§ QUOTED TEXT
• • •

Starting with Teradata TPump 14.00, a new client/server protocol has been resolves this error-handling performance issue. This feature handles multiple errors in the same request. If there are any data-related errors detected in the server, only the associated statements are rolled back. Other statements that completed successfully in the same request are not rolled back. The server then sends one error parcel back to the client for each statement that encountered an error, and one success parcel back to the client for each statement that completed successfully.

Since the data records that did not cause an error were successfully processed by the server, it is not required to resubmit the request after removing the data records that encountered errors. Teradata TPump continues with the next set of data records that need to be processed.

For more usage or functionality constraints, refer to SQL Data Manipulation Language (B035-1146).

Macro Creation

Teradata TPump uses macros to efficiently modify tables rather than actual DML commands. The technique of changing statements into equivalent macros before beginning the job greatly improves performance.

Specifically, the benefits of using macros are:

  • The size of network (and channel) messages sent to the database by Teradata TPump are reduced.
  • Teradata Database parsing engine overhead is reduced because the execution plans (or steps) for macros are cached and re-used. This eliminates normal parser handling, where each request sent by Teradata TPump is planned and optimized.

Because the space required by macros is negligible, the only issue regarding macros is where they are placed in the database. Macros are put into the database that contains the restart log table or the database specified using the MACRODB keyword in the BEGIN LOAD command.

Locking and Transactional Logic

In contrast to MultiLoad, Teradata TPump uses conventional row hash locking, which allows for some amount of concurrent read and write access to its target tables. At any point, Teradata TPump can be stopped while retaining full accessibility to the target tables. Note however, that if Teradata TPump is stopped, depending on the nature of the update process, the relational integrity of the data might be impaired.

This differs from MultiLoad, which operates as a single logical update to one or more target tables. Once MultiLoad goes into phase two of its logic, the job is essentially irreversible and all target tables are locked for write access until the job completes.

If Teradata TPump operates on rows that have associated triggers, the triggers are invoked as necessary.

Recovery Logic and Overhead

In Teradata TPump’s ROBUST mode, one database row is written in the log restart table for every request that it issues. This collection of rows in the restart log table can be referred to as the request log. Because a request is guaranteed by the database to either completely finish or completely rollback, the request log will always accurately reflect the completion status of a Teradata TPump import. Thus, the request log overhead for restart logic decreases as the number of statements packed per request increases.

Teradata TPump also allows a checkpoint interval to be specified. During the checkpoint process Teradata TPump flushes all pending changes from the import file to the database and also cleans out the request log. The larger the checkpoint interval, the larger the request log (and its table) is going to grow. Upon an unexpected restart, Teradata TPump scans the import data source along with the request log in order to re-execute the statements not found in the request log.

• • •

§ DATA SHOWN
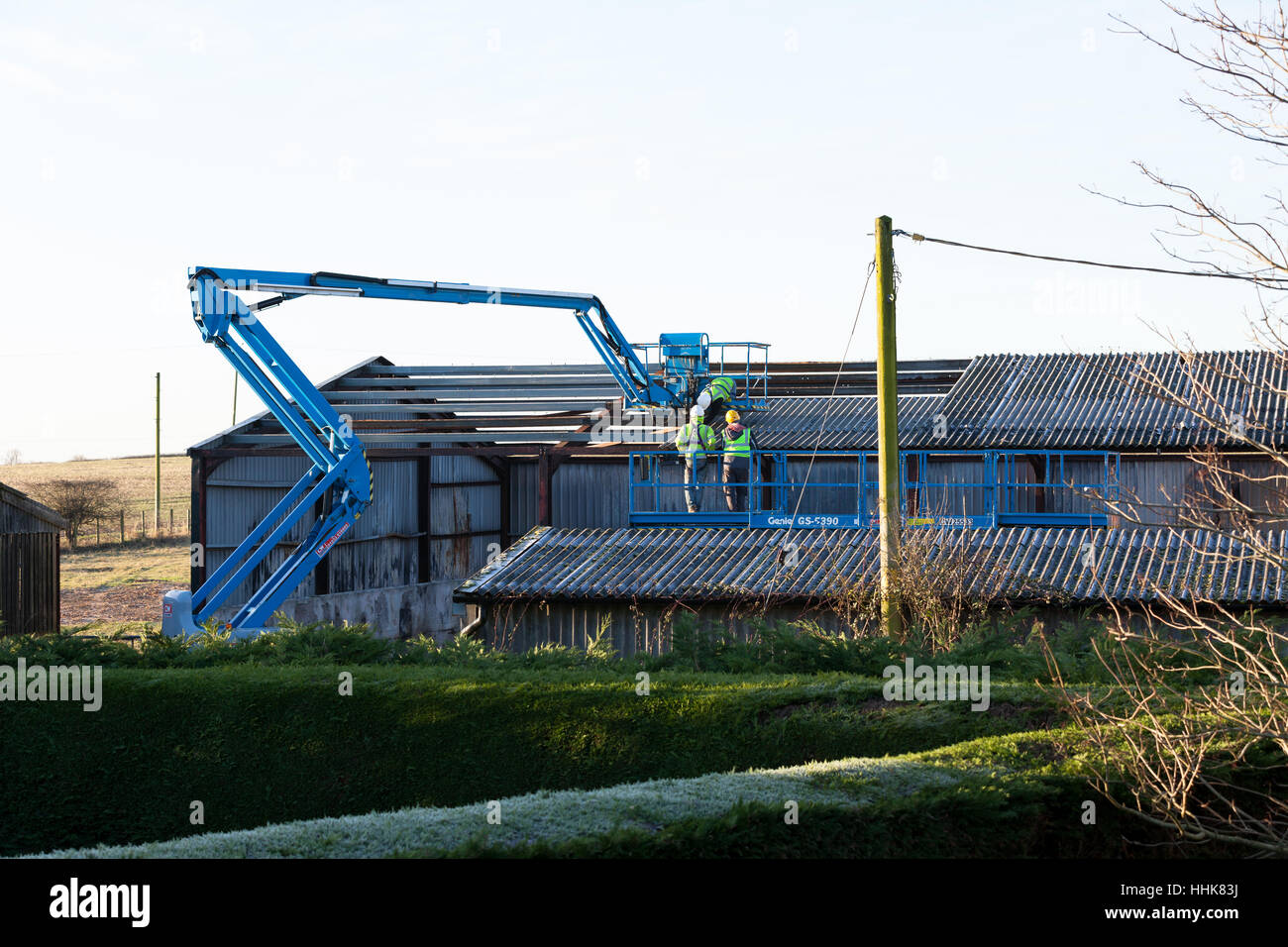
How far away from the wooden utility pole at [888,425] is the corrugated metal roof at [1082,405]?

• • •

§ GOALS
(a) Using the TPump excerpt above, answer each question on its own line with the matching mark.
(i) In which database are the macros placed?
(ii) What kind of locking does Teradata TPump use on its target tables?
(iii) In ROBUST mode, how many rows does Teradata TPump write in the restart log table?
(b) Decide whether each statement agrees with the TPump excerpt above. Answer yes or no, and quote the words from the excerpt that decide it.
(i) When a data-related error is detected, every statement in the same request is rolled back.
(ii) Once MultiLoad enters phase two, all target tables are locked for write access until the job completes.
(iii) A larger checkpoint interval keeps the request log smaller.
(c) Extend the TPump excerpt with new text that follows on from its final sentence.

§ EXPECTED RESULTS
(a)
(i) The macros go into the database that contains the restart log table, or into the database named with the MACRODB keyword in the BEGIN LOAD command.
(ii) Teradata TPump uses conventional row hash locking.
(iii) It writes one database row for every request it issues.

(b)
(i) No: "only the associated statements are rolled back."
(ii) Yes: "all target tables are locked for write access until the job completes."
(iii) No: "The larger the checkpoint interval, the larger the request log (and its table) is going to grow."

(c)
In Teradata TPump’s SIMPLE (non-ROBUST) mode, basic checkpoints are created. If a restart occurs between checkpoints, then some requests will likely be reprocessed. This is adequate protection under some circumstances.

In contrast, phase one of MultiLoad uses checkpoints so restarts do not force a job to always restart from the beginning. During phase two, MultiLoad uses its temporary table as a repository of all changes to be applied. The database process of applying the changes guarantees that no changes are missed or applied more than once.

Serialization of Changes

In certain uses of Teradata TPump or MultiLoad, it is possible to have multiple changes to one row in a single job. For instance, a row might be inserted, then updated during the batch job, or it might be updated, then deleted. In any case, the correct ordering of these operations is obviously very important. MultiLoad automatically guarantees that this ordering of operations is maintained correctly. By using the serialization feature, Teradata TPump can accomplish the same ordering of operations, but to make it happen in Teradata TPump, a small amount of scripting work and utility overhead are required.

The use of the serialize option on the BEGIN LOAD command guarantees that Teradata TPump will send each change for a data record of a given key in order. The KEY modifier to the FIELD command is how a script specifies that a given field is to be part of the serialization key. The intent of this feature is to allow specification of the key corresponding to the primary index of the target table. In fact, the TABLE command automatically qualifies the generated fields with the KEY modifier when the fields are part of the primary index of the table. If the DML statements in the Teradata TPump script specify more than one target table then it is up to the script author to make sure that primary indices of all the tables match when using the serialization feature.

The serialization feature works by hashing each data record based upon its key to determine which session transmits the record to the database. Thus the extra overhead in the application is derived from the mathematical operation of hashing and from the extra amount of buffering necessary to save data rows when a request is already pending on the session chosen for transmission.

The serialization feature greatly reduces the potential frequency of database deadlock. Deadlocks can occur when requests for the application happen to affect row(s) that use the same hash code within the database. Although deadlocks are handled by the database and by Teradata TPump correctly, the resolution process is time-consuming and adds additional overhead to the application because it must re-execute requests that roll back due to deadlock.

In addition to using SERIALIZEON in the BEGIN LOAD command, the SERIALIZEON keyword can also be specified in the DML command. This lets serialization to be turned on for the fields specified. For more information on the DML-based serialization feature, refer to DML.

Dual Database Strategy

The serialization feature is intended to support a variety of other potential customer applications that go under the general heading dual database. These are applications that in some way take a live feed of inserts, updates, and deletes from another database and apply them without any preprocessing to Teradata Database.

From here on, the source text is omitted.